Judgment is reversed and remanded for proceedings not inconsistent with this opinion.

* [Ed. note — Drawing omitted in ELR]

1. California holds the state-wide public easement in tidelands and owns the submerged lands abutting the tidelands. The Legislature has vested in the State Lands Commission "All jurisdiction and authority remaining in the State as to tidelands and submerged lands as to which grants have been or may be made" and has given the commission exclusive administration and control of such lands. (Pub. Resources Code, § 6301.) BCDC is charged with specific duties concerning dredging and filling in San Francisco Bay (Gov. Code, §§ 66600-66610). The Attorney General is presently involved in litigation involving lands in San Francisco Bay which were patented under the Act of March 28, 1868 and other statutes. The Attorney General asks this court to declare the existence of the public easement and to recognize the right of Whitney as a member of the public and as a littoral owner to have the existence of the easement in these tidelands declared in this action.

2. Sierra Club expresses the concern of its 60,000 members in public questions raised herein. It asks this court not only to declare that these lands are subject to the public easement and that Whitney has standing to raise this issue but asks this court to declare the scope and extent of the public servitude in areas of navigable waters over tidelands.

3. Westbay Community Associates is also involved in San Francisco Bay Area litigation. It asks this court to limit its consideration of early patents to land situated on Tomales Bay and, because of the pending litigation, not to consider patents to lands situated on San Francisco Bay.

4. There has been sufficient confusion already engendered in this lawsuit.
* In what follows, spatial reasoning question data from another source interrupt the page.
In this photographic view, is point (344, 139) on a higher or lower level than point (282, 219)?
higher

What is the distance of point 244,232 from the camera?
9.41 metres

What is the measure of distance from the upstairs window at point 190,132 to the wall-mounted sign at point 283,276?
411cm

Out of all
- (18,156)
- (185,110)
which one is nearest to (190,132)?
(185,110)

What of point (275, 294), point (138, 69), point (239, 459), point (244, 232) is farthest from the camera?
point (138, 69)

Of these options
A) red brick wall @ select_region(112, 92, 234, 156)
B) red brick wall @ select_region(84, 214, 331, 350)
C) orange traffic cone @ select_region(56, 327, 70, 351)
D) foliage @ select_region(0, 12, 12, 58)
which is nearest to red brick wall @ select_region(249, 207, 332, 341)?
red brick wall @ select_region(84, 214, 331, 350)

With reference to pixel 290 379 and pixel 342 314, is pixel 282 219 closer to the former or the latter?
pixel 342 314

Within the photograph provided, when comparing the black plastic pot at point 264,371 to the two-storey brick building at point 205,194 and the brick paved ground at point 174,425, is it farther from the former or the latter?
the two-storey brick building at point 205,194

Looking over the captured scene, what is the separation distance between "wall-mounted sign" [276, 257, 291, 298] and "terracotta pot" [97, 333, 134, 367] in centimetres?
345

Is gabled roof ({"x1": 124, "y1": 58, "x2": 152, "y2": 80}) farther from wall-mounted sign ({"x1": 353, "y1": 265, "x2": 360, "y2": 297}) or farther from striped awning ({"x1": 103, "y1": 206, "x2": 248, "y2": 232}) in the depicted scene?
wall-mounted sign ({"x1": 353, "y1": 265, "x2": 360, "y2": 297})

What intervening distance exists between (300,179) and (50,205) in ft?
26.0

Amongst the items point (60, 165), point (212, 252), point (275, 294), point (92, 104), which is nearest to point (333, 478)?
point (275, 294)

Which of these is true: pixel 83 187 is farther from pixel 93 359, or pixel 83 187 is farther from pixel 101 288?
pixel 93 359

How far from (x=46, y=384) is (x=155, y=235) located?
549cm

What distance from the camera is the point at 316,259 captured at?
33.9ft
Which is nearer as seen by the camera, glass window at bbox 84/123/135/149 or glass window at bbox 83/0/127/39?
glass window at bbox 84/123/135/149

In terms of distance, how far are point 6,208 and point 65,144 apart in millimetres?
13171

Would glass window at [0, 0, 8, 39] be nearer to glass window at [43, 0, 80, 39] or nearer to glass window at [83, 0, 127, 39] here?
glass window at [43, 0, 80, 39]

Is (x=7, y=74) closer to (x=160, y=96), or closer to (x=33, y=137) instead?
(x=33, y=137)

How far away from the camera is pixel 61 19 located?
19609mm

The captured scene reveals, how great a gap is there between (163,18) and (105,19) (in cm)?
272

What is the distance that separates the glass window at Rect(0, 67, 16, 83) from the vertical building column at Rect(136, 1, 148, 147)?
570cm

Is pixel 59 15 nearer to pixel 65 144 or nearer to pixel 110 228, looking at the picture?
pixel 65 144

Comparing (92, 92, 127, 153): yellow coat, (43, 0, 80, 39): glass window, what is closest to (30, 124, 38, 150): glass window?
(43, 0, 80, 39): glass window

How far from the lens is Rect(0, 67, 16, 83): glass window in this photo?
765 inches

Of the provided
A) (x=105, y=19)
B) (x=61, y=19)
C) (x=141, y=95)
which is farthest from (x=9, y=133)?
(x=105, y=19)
After the first Court of Appeal opinion herein the Los Angeles Metropolitan News, Sept. 16, 1969, headlined its new release thereon "Patent Title to Tidelands Unrestricted." See also, critique by Professor Joseph L. Sax, The Public Trust Doctrine in Natural Resource Law: Effective Judicial Intervention (1970) 68 Mich. L. Rev. 473, 530-531.

5. California acquired title to the navigable waterways and tidelands by virtue of her sovereignty when admitted to the Union in 1850. (Borax, Ltd. v. Los Angeles (1935) 296 U.S. 10, 15-16.) This title is different in character from that which the state holds in lands intended for sale. (Illinois Cent. R.R. v. Illinois (1892) 146 U.S. 387, 452; Oakland v. Oakland Waterfront Co. (1897) 118 Cal. 160, 208-209.) The state holds tidelands in trust for public purposes, traditionally delineated in terms of navigation, commerce and fisheries. (City of Long Beach v. Mansell (supra) 3 Cal. 3d 362, 482.)
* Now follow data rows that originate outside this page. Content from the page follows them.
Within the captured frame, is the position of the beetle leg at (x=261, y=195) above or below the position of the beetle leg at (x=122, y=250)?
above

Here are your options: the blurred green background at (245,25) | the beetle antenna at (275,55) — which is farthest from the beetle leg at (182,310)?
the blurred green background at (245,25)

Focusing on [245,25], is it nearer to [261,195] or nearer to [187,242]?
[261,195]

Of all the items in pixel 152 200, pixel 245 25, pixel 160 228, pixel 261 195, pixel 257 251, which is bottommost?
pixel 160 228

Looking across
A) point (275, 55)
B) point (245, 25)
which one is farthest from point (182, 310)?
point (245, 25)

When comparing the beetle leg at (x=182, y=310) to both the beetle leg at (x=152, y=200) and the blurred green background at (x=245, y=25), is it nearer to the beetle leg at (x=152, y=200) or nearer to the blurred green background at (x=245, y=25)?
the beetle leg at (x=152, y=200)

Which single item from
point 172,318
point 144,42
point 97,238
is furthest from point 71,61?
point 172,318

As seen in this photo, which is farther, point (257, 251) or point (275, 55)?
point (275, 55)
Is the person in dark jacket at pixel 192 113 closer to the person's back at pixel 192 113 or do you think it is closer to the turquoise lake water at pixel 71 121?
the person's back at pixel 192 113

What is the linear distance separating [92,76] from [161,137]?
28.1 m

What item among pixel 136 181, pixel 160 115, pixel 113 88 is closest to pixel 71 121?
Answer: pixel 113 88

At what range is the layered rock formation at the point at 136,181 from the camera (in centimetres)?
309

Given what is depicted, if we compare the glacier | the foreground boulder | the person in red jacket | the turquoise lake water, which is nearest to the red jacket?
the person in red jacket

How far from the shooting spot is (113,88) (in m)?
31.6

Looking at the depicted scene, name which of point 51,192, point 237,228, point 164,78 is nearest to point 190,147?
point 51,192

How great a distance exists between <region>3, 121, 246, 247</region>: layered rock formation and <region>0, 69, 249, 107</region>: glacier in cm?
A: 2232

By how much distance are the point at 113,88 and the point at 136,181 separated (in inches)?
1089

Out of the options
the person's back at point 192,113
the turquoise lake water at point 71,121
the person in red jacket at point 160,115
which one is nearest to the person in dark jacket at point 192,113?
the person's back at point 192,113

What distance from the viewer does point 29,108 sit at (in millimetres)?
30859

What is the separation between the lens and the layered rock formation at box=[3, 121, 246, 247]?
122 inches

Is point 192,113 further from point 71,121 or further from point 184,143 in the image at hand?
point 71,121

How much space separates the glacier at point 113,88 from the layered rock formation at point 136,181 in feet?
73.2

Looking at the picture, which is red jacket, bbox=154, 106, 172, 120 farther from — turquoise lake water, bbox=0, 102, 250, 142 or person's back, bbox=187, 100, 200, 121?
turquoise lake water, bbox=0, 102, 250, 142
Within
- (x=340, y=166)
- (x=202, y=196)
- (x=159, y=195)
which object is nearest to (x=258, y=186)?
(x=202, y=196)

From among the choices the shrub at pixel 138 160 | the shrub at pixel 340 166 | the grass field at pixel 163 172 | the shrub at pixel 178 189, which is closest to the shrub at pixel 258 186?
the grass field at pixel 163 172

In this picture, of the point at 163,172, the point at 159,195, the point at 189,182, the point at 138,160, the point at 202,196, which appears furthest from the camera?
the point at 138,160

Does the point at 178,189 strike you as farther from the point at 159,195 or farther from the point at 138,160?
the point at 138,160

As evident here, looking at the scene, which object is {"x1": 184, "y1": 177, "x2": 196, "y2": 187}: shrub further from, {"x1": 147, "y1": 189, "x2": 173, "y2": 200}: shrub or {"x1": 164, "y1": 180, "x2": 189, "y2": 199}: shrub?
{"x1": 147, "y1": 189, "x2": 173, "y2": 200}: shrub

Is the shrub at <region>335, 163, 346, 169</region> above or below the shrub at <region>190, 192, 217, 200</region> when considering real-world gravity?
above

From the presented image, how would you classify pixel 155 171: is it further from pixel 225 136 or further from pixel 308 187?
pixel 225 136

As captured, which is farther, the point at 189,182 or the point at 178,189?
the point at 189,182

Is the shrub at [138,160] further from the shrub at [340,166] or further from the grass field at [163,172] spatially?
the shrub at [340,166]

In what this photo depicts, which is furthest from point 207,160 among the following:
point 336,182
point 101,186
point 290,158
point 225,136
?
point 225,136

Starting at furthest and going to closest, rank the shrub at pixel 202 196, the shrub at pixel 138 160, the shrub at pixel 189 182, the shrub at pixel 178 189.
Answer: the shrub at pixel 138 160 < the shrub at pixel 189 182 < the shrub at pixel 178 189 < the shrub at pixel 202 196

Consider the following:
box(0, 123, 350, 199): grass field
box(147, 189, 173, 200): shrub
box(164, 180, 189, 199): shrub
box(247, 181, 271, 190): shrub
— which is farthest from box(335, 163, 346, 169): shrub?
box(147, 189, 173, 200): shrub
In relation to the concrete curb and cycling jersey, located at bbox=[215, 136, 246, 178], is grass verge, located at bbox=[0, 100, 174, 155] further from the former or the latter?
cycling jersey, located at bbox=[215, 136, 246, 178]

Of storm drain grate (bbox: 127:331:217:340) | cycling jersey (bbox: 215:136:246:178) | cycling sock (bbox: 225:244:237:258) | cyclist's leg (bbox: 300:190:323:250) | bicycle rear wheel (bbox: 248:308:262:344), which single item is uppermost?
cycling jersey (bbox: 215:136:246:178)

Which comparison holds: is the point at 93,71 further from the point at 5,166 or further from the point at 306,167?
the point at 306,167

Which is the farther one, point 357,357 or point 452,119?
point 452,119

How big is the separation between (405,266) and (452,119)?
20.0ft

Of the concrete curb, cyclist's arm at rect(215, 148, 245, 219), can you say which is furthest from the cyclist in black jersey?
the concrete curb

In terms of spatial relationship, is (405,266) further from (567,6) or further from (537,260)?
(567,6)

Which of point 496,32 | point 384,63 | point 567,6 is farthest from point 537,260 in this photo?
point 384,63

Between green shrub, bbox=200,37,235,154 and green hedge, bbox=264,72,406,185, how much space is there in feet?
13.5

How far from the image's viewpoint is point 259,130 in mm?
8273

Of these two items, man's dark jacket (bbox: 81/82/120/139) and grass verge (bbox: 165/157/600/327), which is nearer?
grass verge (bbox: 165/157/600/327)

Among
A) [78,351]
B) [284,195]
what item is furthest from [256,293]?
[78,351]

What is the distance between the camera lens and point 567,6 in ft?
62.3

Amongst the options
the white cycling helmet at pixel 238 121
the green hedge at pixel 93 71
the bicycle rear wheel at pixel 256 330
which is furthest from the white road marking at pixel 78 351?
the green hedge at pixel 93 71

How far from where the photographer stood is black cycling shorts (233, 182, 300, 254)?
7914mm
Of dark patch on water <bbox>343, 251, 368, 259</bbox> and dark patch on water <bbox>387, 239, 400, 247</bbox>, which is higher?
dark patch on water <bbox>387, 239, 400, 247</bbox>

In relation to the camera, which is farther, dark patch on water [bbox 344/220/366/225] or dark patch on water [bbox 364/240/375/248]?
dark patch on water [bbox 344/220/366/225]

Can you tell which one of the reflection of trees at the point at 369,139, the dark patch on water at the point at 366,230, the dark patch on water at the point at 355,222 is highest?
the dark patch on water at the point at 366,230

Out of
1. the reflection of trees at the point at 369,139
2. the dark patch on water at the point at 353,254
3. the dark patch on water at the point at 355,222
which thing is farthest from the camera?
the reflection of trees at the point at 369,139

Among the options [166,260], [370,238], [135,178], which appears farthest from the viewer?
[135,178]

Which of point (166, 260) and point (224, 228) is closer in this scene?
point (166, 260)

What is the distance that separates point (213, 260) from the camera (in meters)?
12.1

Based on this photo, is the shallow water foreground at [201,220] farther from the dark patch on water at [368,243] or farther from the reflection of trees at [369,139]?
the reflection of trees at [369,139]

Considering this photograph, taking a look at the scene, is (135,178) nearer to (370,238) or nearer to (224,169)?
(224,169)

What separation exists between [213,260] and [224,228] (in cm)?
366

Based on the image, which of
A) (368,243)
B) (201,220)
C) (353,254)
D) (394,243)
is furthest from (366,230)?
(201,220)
6. (Stats. 1867-68, p. 507.) The Act of March 28, 1868 is distinguishable from the Act of March 30, 1868 and the amendatory Act of April 1, 1870 (Stats. 1867-68, p. 716; Stats. 1869-70, p. 541.) The latter were enacted in aid of navigation and for the purpose of providing for the improvement of designated parts of San Francisco Bay and they operated to free such tidelands from the public trust. (Knudson v. Kearney (1915) 171 Cal. 250, 252-253; Alameda Conservation Ass'n v. City of Alameda (1968) 264 Cal.App.2d 284, 287.) Some of the cases upholding the authority of the state to make an absolute disposition of tidelands consistent with the public trust are reviewed in People v. California Fish Co. (1913) 166 Cal. 576, 585-586, and City of Long Beach v. Mansell, supra, 3 Cal. 3d 362, 483-486.